[Opening SUPPLIED DATA section]

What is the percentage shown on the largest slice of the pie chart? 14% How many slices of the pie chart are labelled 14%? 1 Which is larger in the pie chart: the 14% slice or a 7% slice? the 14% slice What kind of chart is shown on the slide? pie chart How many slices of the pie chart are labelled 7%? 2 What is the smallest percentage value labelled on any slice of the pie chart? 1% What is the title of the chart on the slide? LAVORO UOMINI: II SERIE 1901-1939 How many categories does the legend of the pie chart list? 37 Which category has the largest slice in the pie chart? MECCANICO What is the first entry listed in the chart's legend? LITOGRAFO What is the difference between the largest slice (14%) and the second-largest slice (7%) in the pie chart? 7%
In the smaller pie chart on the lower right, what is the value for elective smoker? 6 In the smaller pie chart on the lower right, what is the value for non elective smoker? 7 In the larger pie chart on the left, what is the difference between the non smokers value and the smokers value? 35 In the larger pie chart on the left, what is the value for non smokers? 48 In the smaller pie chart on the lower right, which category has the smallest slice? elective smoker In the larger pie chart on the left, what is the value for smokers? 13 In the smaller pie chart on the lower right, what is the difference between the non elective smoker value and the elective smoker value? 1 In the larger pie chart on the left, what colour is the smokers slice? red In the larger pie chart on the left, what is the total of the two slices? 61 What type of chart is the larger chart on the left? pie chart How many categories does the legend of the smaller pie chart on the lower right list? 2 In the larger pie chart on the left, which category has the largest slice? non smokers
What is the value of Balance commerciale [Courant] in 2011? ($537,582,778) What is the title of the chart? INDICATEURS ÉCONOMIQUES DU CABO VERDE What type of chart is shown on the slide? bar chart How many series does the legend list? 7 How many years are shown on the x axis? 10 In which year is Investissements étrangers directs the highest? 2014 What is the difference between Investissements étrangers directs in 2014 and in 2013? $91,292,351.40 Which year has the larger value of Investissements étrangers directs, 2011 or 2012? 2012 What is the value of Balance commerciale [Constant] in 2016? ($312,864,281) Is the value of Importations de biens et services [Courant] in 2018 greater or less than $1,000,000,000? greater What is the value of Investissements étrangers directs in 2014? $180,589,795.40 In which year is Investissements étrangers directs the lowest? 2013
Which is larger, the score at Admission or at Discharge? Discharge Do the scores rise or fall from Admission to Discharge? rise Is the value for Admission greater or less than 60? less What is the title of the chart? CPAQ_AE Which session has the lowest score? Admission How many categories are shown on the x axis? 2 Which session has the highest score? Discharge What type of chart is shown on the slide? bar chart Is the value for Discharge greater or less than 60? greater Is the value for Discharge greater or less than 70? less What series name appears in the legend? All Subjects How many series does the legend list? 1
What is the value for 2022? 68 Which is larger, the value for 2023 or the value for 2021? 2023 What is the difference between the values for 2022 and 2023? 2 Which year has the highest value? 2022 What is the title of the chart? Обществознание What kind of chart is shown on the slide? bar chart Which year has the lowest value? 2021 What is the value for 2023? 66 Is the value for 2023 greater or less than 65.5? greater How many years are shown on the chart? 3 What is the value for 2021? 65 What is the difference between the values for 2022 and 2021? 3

[Closing SUPPLIED DATA section]

PROBLEM DESCRIPTION: Pick out every line of the records above that contains the word "left", and copy each one in full.

EXERCISE OUTPUT:
In the smaller pie chart on the lower right, what is the value for elective smoker? 6 In the smaller pie chart on the lower right, what is the value for non elective smoker? 7 In the larger pie chart on the left, what is the difference between the non smokers value and the smokers value? 35 In the larger pie chart on the left, what is the value for non smokers? 48 In the smaller pie chart on the lower right, which category has the smallest slice? elective smoker In the larger pie chart on the left, what is the value for smokers? 13 In the smaller pie chart on the lower right, what is the difference between the non elective smoker value and the elective smoker value? 1 In the larger pie chart on the left, what colour is the smokers slice? red In the larger pie chart on the left, what is the total of the two slices? 61 What type of chart is the larger chart on the left? pie chart How many categories does the legend of the smaller pie chart on the lower right list? 2 In the larger pie chart on the left, which category has the largest slice? non smokers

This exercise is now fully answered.